#### [A run of lines]
__________________________________________________
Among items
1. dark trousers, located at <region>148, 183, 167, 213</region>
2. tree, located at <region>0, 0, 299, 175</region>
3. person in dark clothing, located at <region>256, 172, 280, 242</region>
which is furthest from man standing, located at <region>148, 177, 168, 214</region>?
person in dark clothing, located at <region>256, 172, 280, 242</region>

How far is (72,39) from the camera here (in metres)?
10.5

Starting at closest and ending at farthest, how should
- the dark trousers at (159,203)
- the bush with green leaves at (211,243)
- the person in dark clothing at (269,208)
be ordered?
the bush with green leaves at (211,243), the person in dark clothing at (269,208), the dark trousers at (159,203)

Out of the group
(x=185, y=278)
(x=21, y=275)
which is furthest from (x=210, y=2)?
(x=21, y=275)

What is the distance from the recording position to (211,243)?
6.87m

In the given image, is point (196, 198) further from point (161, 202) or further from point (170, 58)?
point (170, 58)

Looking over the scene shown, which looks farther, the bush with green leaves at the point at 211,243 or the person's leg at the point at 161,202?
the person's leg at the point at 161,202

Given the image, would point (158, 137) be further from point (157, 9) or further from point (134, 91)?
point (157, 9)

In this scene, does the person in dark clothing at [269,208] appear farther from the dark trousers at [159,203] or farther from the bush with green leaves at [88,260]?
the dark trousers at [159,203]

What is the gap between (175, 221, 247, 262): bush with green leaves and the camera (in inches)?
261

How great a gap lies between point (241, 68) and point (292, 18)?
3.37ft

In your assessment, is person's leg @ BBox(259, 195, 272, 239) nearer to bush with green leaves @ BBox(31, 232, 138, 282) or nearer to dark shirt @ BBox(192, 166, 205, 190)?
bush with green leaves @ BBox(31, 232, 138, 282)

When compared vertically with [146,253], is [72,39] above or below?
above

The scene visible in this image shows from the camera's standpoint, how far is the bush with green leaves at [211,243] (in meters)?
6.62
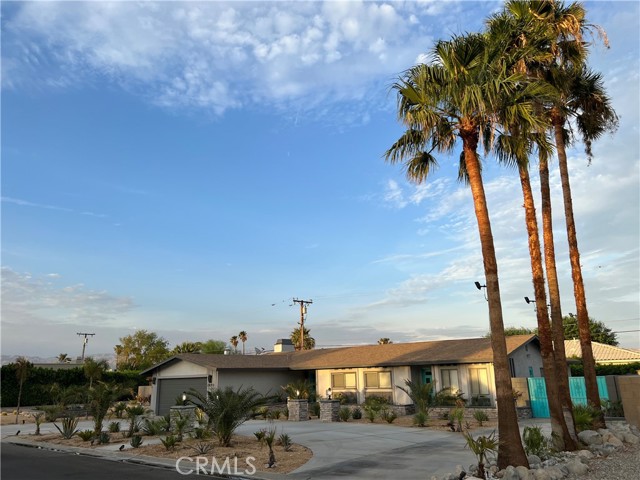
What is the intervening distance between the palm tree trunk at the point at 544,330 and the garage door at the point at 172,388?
2508 cm

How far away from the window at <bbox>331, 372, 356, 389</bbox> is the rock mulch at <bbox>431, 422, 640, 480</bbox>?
66.3ft

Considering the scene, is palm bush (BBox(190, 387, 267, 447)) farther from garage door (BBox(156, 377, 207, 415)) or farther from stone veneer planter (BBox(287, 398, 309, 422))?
garage door (BBox(156, 377, 207, 415))

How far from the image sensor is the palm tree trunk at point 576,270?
56.6 ft

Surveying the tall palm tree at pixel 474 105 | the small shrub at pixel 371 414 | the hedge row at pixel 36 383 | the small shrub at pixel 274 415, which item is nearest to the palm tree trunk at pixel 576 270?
the tall palm tree at pixel 474 105

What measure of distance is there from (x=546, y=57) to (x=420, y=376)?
21884mm

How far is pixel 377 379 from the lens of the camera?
107 feet

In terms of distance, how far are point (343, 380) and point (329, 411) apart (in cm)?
874

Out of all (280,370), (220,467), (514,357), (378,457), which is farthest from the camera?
(280,370)

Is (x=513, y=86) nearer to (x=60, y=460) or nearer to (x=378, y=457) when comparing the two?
(x=378, y=457)

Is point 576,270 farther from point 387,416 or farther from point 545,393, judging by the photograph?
point 387,416

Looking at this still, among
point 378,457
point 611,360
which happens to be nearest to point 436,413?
point 378,457

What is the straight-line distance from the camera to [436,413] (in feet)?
86.4

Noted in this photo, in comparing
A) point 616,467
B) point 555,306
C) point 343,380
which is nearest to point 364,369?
point 343,380

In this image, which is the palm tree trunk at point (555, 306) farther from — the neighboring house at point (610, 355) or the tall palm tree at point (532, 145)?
the neighboring house at point (610, 355)
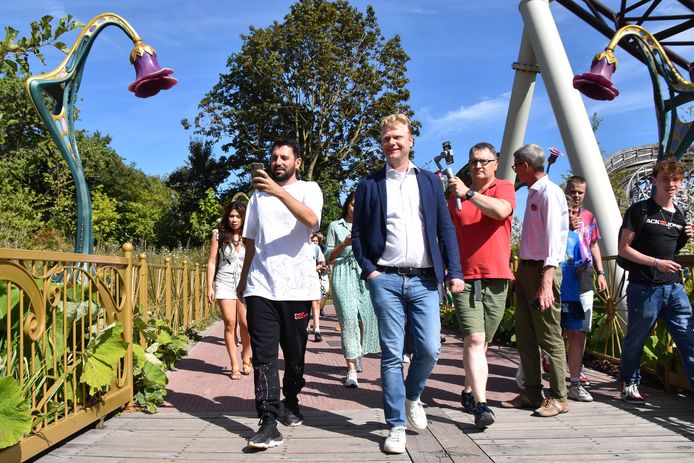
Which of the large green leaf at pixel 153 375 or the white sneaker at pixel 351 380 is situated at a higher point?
the large green leaf at pixel 153 375

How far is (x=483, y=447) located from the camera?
3713mm

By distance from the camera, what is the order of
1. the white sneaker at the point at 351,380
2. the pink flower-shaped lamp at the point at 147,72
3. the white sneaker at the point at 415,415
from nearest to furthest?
the white sneaker at the point at 415,415 < the pink flower-shaped lamp at the point at 147,72 < the white sneaker at the point at 351,380

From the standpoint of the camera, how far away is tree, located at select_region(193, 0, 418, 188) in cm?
2836

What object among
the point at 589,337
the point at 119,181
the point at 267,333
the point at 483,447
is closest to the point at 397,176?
the point at 267,333

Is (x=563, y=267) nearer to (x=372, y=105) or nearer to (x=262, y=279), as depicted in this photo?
(x=262, y=279)

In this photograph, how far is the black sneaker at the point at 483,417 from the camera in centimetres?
399

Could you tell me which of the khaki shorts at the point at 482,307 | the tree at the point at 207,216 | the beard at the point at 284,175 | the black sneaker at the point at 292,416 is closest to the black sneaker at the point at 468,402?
the khaki shorts at the point at 482,307

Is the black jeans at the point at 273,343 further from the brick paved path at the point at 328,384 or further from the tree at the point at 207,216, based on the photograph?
the tree at the point at 207,216

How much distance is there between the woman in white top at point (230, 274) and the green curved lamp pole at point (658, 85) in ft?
12.6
__________________________________________________
#### [Stated problem]
Update all of the lines above, changing every "black sneaker" to "black running shoe" and keeping everything else the same. Omit the pictures from your answer.

#### [Exercise output]
Among items
1. dark trousers, located at <region>148, 183, 167, 213</region>
2. tree, located at <region>0, 0, 299, 175</region>
3. person in dark clothing, located at <region>256, 172, 280, 242</region>
which is furthest from man standing, located at <region>148, 177, 168, 214</region>?
person in dark clothing, located at <region>256, 172, 280, 242</region>

How far is (72,39) from the camera here (in metres)?
10.5

Starting at closest and ending at farthest, how should
- the dark trousers at (159,203)
- the bush with green leaves at (211,243)
- the person in dark clothing at (269,208)
be ordered?
the bush with green leaves at (211,243), the person in dark clothing at (269,208), the dark trousers at (159,203)

Out of the group
(x=185, y=278)
(x=21, y=275)
which is furthest from (x=210, y=2)?
(x=21, y=275)

What is the distance from the recording position to (211,243)?
6.87m

In the given image, is point (196, 198) further from point (161, 202) or further from point (170, 58)?
point (170, 58)

Looking over the scene shown, which looks farther, the bush with green leaves at the point at 211,243 or the person's leg at the point at 161,202?
the person's leg at the point at 161,202

Given the image, would point (158, 137) be further from point (157, 9) or further from point (134, 91)?
point (157, 9)

In this scene, does the person in dark clothing at [269,208] appear farther from the dark trousers at [159,203] or farther from the bush with green leaves at [88,260]?
the dark trousers at [159,203]

What is the gap between (175, 221, 247, 262): bush with green leaves and the camera (in inches)?
261

How great a gap lies between point (241, 68) and point (292, 18)?
3.37ft

In your assessment, is person's leg @ BBox(259, 195, 272, 239) nearer to bush with green leaves @ BBox(31, 232, 138, 282) or nearer to dark shirt @ BBox(192, 166, 205, 190)?
bush with green leaves @ BBox(31, 232, 138, 282)

When compared vertically with [146,253], is [72,39] above or below?
above

The scene visible in this image shows from the camera's standpoint, how far is the bush with green leaves at [211,243] (in meters)?
6.62
What is the intervening distance between the palm tree trunk at the point at 544,330 and the garage door at the point at 172,388?
2508 cm

How far away from the window at <bbox>331, 372, 356, 389</bbox> is the rock mulch at <bbox>431, 422, 640, 480</bbox>?
66.3ft

Considering the scene, is palm bush (BBox(190, 387, 267, 447)) farther from garage door (BBox(156, 377, 207, 415)) or farther from stone veneer planter (BBox(287, 398, 309, 422))?
garage door (BBox(156, 377, 207, 415))

How far from the image sensor is the palm tree trunk at point 576,270?
56.6 ft

Surveying the tall palm tree at pixel 474 105 | the small shrub at pixel 371 414 | the hedge row at pixel 36 383 | the small shrub at pixel 274 415, which item is nearest to the palm tree trunk at pixel 576 270?
the tall palm tree at pixel 474 105

What measure of distance is there from (x=546, y=57) to (x=420, y=376)?
21884mm

How far is pixel 377 379 from the lens of the camera?
107 feet

In terms of distance, how far are point (343, 380) and point (329, 411) apart (in cm)?
874

Out of all (280,370), (220,467), (514,357), (378,457), which is farthest from the camera?
(280,370)

Is (x=513, y=86) nearer to (x=60, y=460) or nearer to (x=378, y=457) when comparing the two?
(x=378, y=457)

Is point 576,270 farther from point 387,416 or farther from point 545,393, judging by the photograph?
point 387,416

Looking at this still, among
point 378,457
point 611,360
which happens to be nearest to point 436,413?
point 378,457

What is the straight-line distance from the camera to [436,413] (in feet)?
86.4

Noted in this photo, in comparing
A) point 616,467
B) point 555,306
C) point 343,380
which is nearest to point 364,369?
point 343,380

In this image, which is the palm tree trunk at point (555, 306) farther from — the neighboring house at point (610, 355) or the tall palm tree at point (532, 145)?
the neighboring house at point (610, 355)
Which of the large green leaf at pixel 153 375 or the white sneaker at pixel 351 380 is situated at a higher point?
the large green leaf at pixel 153 375

How far is (x=483, y=447) located from the camera?
3713mm

By distance from the camera, what is the order of
1. the white sneaker at the point at 351,380
2. the pink flower-shaped lamp at the point at 147,72
3. the white sneaker at the point at 415,415
from nearest to furthest?
the white sneaker at the point at 415,415 < the pink flower-shaped lamp at the point at 147,72 < the white sneaker at the point at 351,380

From the standpoint of the camera, how far away is tree, located at select_region(193, 0, 418, 188) in cm?
2836

What object among
the point at 589,337
the point at 119,181
the point at 267,333
the point at 483,447
is closest to the point at 397,176?
the point at 267,333

Is (x=563, y=267) nearer to (x=372, y=105) or nearer to (x=262, y=279), as depicted in this photo?
(x=262, y=279)

In this photograph, how far is the black running shoe at the point at 483,417 from the camera in centimetres?
399

Could you tell me which of the khaki shorts at the point at 482,307 | the tree at the point at 207,216 | the beard at the point at 284,175 | the black running shoe at the point at 292,416 is closest to the black running shoe at the point at 468,402?
the khaki shorts at the point at 482,307

Is the black jeans at the point at 273,343 further from the brick paved path at the point at 328,384 or further from the tree at the point at 207,216, based on the photograph?
the tree at the point at 207,216

How much distance is there between the woman in white top at point (230, 274) and the green curved lamp pole at point (658, 85) in ft?
12.6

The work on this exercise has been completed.